CENVEO, INC. AND SUBSIDIARIES
NOTES TO CONSOLIDATED FINANCIAL STATEMENTS (CONTINUED)

 Level 3
Valuations based on unobservable inputs reflecting the Company’s own assumptions, consistent with reasonably available assumptions made by other market participants.
Cash and Cash Equivalents: Cash and cash equivalents include cash on deposit and highly liquid investments with original maturities of three months or less. The Company places its cash and cash equivalents with institutions with high credit quality. However, at certain times, such cash and cash equivalents may be in excess of Federal Deposit Insurance Corporation insurance limits. Cash and cash equivalents are stated at cost, which approximates fair value.

- **Supplied data**:

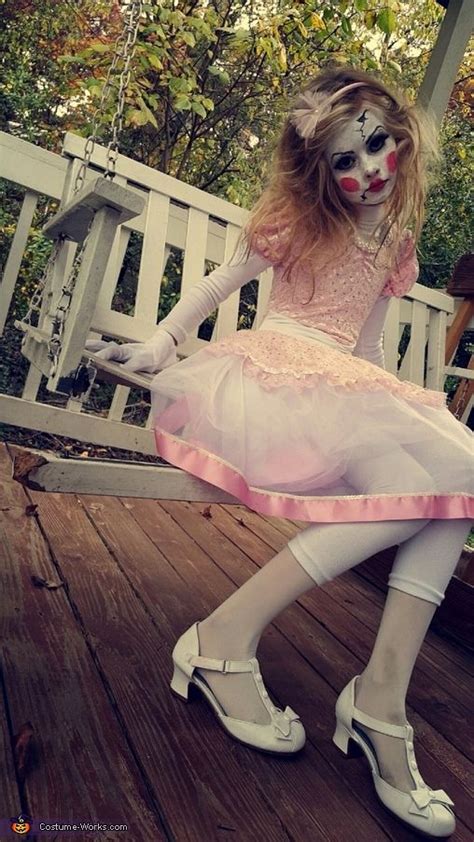 How To Dress Up Like A Doll For Halloween Ann S Blog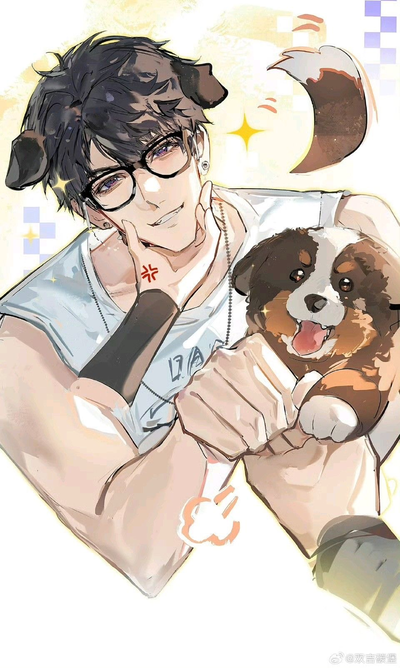 Matteo || Puppy play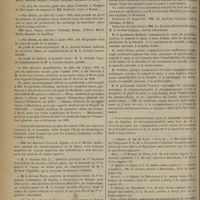 0272 - Page 262 - Chronique et nouvelles scientifiques. Faculté de médecine de Bordeaux / Faculté de médecine de Paris / Chemins de fer de Paris à Lyon et à la Méditerranée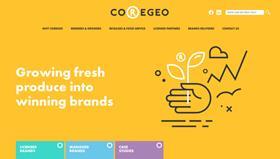 Coregeo new website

- **Task**: Reproduce the Cenveo financial statement note word for word, from its heading through the final sentence about fair value.

- **Reply**:
CENVEO, INC. AND SUBSIDIARIES
NOTES TO CONSOLIDATED FINANCIAL STATEMENTS (CONTINUED)

 Level 3
Valuations based on unobservable inputs reflecting the Company’s own assumptions, consistent with reasonably available assumptions made by other market participants.
Cash and Cash Equivalents: Cash and cash equivalents include cash on deposit and highly liquid investments with original maturities of three months or less. The Company places its cash and cash equivalents with institutions with high credit quality. However, at certain times, such cash and cash equivalents may be in excess of Federal Deposit Insurance Corporation insurance limits. Cash and cash equivalents are stated at cost, which approximates fair value.